Chairman Donnie Cabaniss said during an interview Thursday afternoon that members of the tribe's business committee recently raided the safe at the Golden Eagle Casino, one of the gaming facilities owned by the tribe.
The Silver Buffalo Casino closed a week ago. The tribe's other facility, the Golden Eagle Casino, shut down Wednesday.
Cabaniss was not sure how much was taken from the vault at Silver Buffalo Casino and said he's not sure when they will reopen.
“They pretty much just went in there and took whatever they wanted,” Cabaniss said. “They paid Silver Buffalo Casino with Golden Eagle (Casino) money.”
Cabaniss said the employees from Golden Eagle Casino “will get paid next week ... but they've already been laid off.” He was not sure how many casino employees have been put out of work due to the closures.
Local media reports suggest up to 100 workers may be out of job until the situation is resolved.
“The next step would be the FBI,” the chairman said. “I mean, we've got them on camera stealing out of the vault. We also have several informants who have stepped up and they're going to give their statements.”
Cabaniss said he isn't sure when the casinos will reopen. He said the facilities generated “millions of dollars every year” when he was a member of the business committee in 2006.
“That will be up to NIGC,” Cabaniss said, referring to the National Indian Gaming Commission. “When they come down — and I'm sure they will — it will be up to them.
“They could order a permanent closure, we don't know yet.”
The National Indian Gaming Commission is a federal agency charged with “maintaining the integrity of the Indian gaming industry,” according to a statement on the commission's website.
Cabaniss said political rivals within the Apache Nation have been trying to have him recalled as chairman since not long after he took office.
He said business committee member Phillip “Bodie” Wetselline is leading a group opposing him.
In fact, Cabaniss said it was Wetselline who stopped a check to an electric company and led to the power being cut off Thursday at the tribe's headquarters in Anadarko.

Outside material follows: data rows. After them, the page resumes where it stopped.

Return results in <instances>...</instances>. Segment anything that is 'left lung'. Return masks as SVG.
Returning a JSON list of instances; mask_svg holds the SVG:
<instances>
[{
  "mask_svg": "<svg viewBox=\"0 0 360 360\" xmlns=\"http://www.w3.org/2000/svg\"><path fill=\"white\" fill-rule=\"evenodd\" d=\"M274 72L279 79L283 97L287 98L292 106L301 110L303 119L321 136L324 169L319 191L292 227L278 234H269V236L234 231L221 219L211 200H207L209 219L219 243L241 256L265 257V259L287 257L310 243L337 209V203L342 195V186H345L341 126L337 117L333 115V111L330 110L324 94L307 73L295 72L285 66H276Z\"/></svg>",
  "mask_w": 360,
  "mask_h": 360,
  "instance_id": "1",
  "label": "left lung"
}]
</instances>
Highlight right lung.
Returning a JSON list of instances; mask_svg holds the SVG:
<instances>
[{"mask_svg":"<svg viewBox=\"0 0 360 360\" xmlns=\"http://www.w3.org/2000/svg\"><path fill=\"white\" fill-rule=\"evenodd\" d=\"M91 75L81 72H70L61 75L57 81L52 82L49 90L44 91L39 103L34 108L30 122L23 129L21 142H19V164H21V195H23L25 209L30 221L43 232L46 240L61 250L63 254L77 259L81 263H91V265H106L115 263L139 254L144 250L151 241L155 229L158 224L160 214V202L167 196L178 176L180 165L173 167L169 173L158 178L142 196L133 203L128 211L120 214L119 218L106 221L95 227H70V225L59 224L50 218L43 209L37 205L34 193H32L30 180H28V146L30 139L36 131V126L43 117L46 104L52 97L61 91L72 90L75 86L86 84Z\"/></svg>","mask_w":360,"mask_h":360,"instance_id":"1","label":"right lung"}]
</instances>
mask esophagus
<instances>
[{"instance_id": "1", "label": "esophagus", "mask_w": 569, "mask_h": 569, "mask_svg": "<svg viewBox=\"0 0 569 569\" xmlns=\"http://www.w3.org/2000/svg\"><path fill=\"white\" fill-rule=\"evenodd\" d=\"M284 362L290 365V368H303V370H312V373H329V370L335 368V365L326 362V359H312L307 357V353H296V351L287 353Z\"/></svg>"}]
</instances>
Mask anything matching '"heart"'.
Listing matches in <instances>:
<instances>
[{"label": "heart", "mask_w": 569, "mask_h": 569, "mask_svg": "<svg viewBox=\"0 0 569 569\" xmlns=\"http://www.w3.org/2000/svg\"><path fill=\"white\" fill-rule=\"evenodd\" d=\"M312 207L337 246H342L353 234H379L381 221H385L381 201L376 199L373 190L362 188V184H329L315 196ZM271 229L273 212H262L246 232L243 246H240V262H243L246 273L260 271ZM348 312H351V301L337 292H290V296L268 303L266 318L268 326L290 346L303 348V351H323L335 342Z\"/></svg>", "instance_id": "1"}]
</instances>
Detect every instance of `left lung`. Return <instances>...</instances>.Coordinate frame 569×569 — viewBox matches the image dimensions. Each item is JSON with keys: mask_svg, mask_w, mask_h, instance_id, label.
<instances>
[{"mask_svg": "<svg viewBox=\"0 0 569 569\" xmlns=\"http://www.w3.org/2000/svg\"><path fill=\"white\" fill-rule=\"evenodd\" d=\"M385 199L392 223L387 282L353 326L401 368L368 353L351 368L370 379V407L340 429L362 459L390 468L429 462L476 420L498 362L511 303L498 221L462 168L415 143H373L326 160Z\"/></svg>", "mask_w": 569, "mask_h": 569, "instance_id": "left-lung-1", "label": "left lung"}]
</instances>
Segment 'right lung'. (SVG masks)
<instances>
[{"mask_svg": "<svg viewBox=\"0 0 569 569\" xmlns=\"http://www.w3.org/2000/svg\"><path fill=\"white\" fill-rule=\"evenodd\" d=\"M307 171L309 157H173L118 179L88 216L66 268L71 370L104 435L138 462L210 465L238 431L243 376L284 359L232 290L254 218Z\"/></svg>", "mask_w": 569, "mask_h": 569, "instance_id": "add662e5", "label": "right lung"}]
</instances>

“It's all about being a bully right now ... but I don't bully like that,” Cabaniss said. “They're going to find that out.”
Attempts to reach Wetselline and tribal administrator Ernest Redbird were not successful.
Cabaniss was sued earlier this year by the tribe, who was trying to have him recalled as chairman, court records show. The lawsuit filed against Cabaniss was dismissed in June.
Wetselline and Cabaniss also have been battling in the tribe's court system, but Cabaniss insists that he remains chairman.
“This has been going on for years, even before this committee came on,” Cabaniss said. “I'm just the only one who's addressed it and taken it this far.”